GWAS scans usually use one phenotype vector and one covariate matrix across many fixed-width genotype blocks.

This example keeps the analysis setup simple: sample IDs are assumed to match between genotype, phenotype, and covariate files. In a production scan, you would also check missing phenotypes, duplicate IDs, and covariate encoding.

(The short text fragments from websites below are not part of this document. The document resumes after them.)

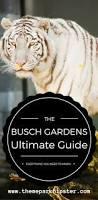 halloween horror nights busch gardens 2017 busch gardens tampa bay complete guide themeparkhipster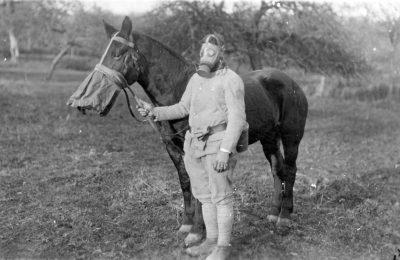 Солдат и лошадь снабжено с противогазом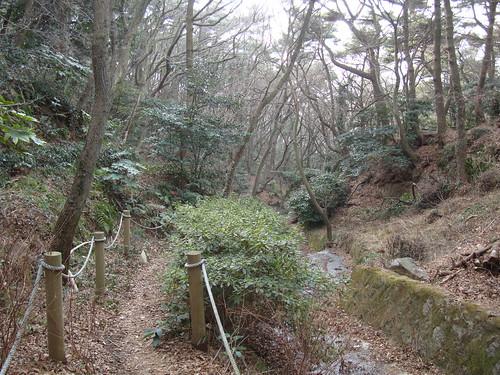 Old Path on Yeongdo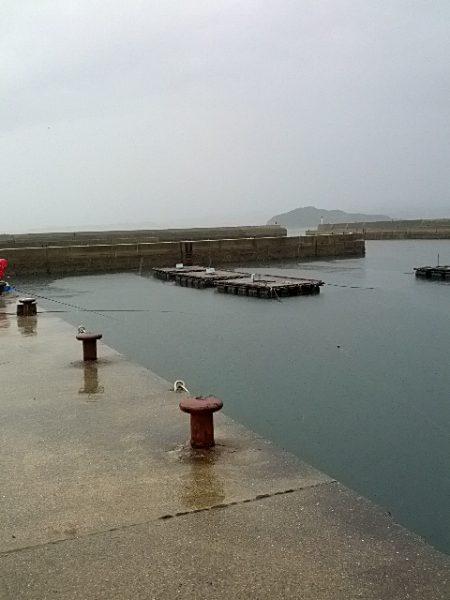 雨中のふかせ釣り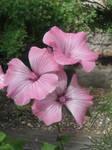 Flower Stock 2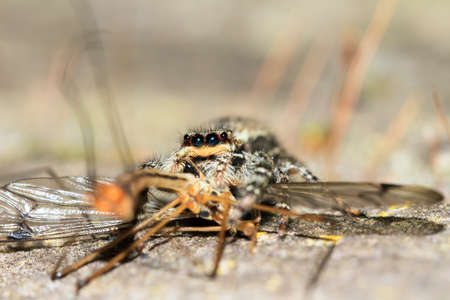 salticidae: Macro close-up of a jumping spider from the Salticidae family with prey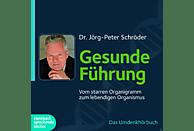 Gesunde Führung - (CD)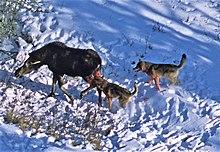Moose - Wikipedia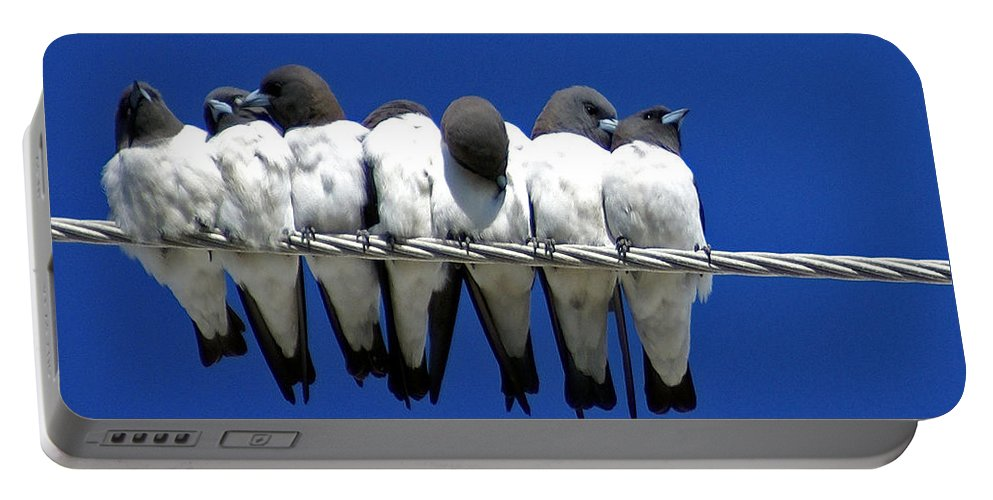 Animals Portable Battery Charger featuring the photograph Seven Swallows Sitting by Holly Kempe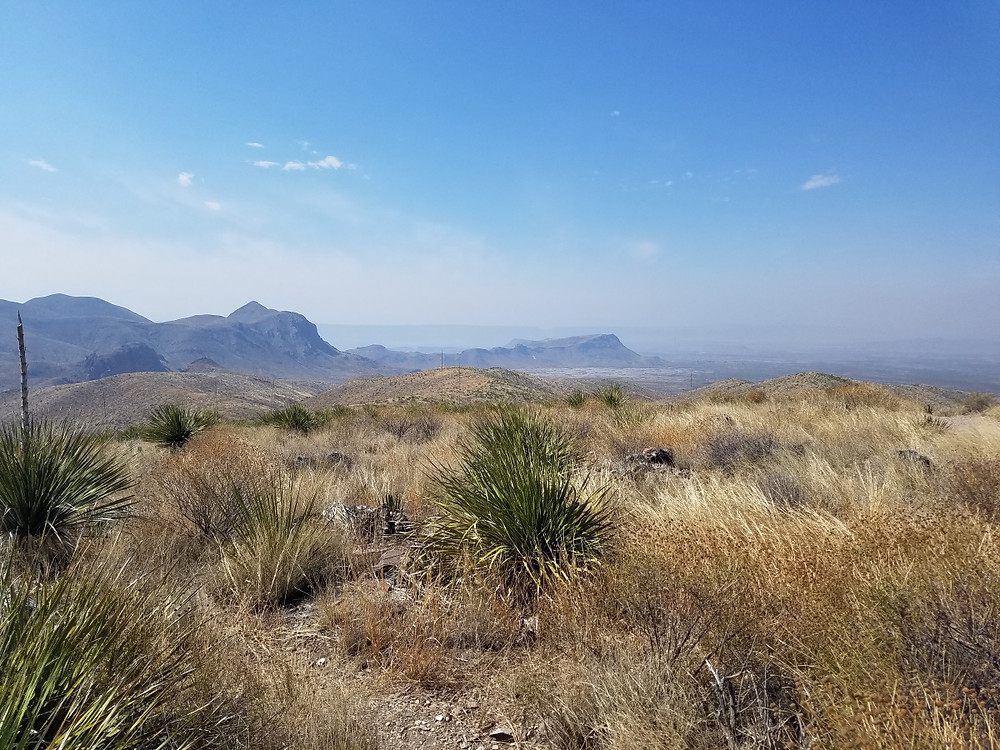 The View from Sotol Vista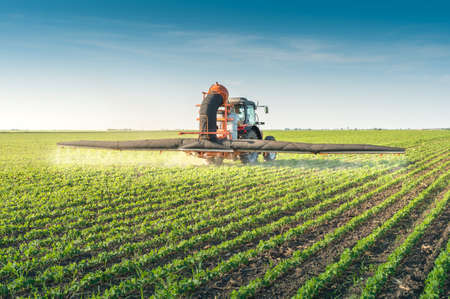 agriculture machinery: tractor spraying pesticides on soy bean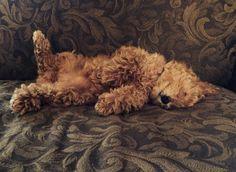 #DoodlePose #DoodleLove #SleepyDoodle .  #Goldendoodles love to lay on their backs!  :)  www.teddybeargoldendoodles.com#EnglishTeddyBearDoodle #DoodleDynasty #GodPeopleDogs #StrictlyDoodles
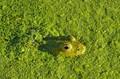 Camouflagegreen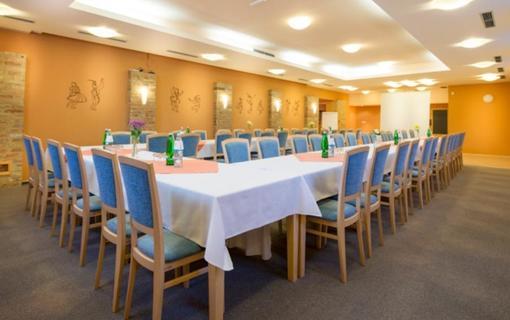 Hotel Skanzen 1150766237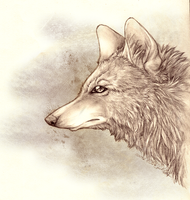 .::Inuki::. by WhiteSpiritWolf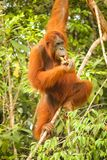Full length image of a female orangutan hanging in a tree in Borneo while eating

The important genoio pattern is the block iterator. iter_blocks(...) reads at most size retained variants per iteration. The variant filter is not a Python callback. It's a small expression object that Rust evaluates while reading the source.

import polars as pl
import genoio

ds = genoio.pfile("data/chr22_hg38")

# `samples` defines the row order of every matrix returned by this dataset.
samples = ds.samples()

phenotypes = pl.read_csv("phenotypes.tsv", separator="\t")
covariates = pl.read_csv("covariates.tsv", separator="\t")

design = (
    # Start from genotype sample order so y and C match matrix rows.
    samples.select("iid")
    .join(phenotypes.select("iid", "trait"), on="iid", how="left")
    .join(covariates.select("iid", "age", "sex", "PC1", "PC2"), on="iid", how="left")
)

y = design["trait"].to_numpy()
C = design.select("age", "sex", "PC1", "PC2").to_numpy()

# Filters are combined with Python operators, then evaluated by the Rust reader.
# This keeps the returned matrices limited to common biallelic SNPs.
variant_filter = genoio.maf(max=0.05) & genoio.snp() & genoio.biallelic()

for X, variants in ds.iter_blocks(10_000, variants=variant_filter, return_variants=True):
    # X has shape (samples, variants_in_this_block).
    # variants describes the columns in X for this block only.
    association_scan(X, y, C, variants=variants)

Use iter_blocks(...) when your analysis can process any fixed number of retained variants at a time. That is a good fit for genome-wide scans because the block boundary is only a memory and throughput choice.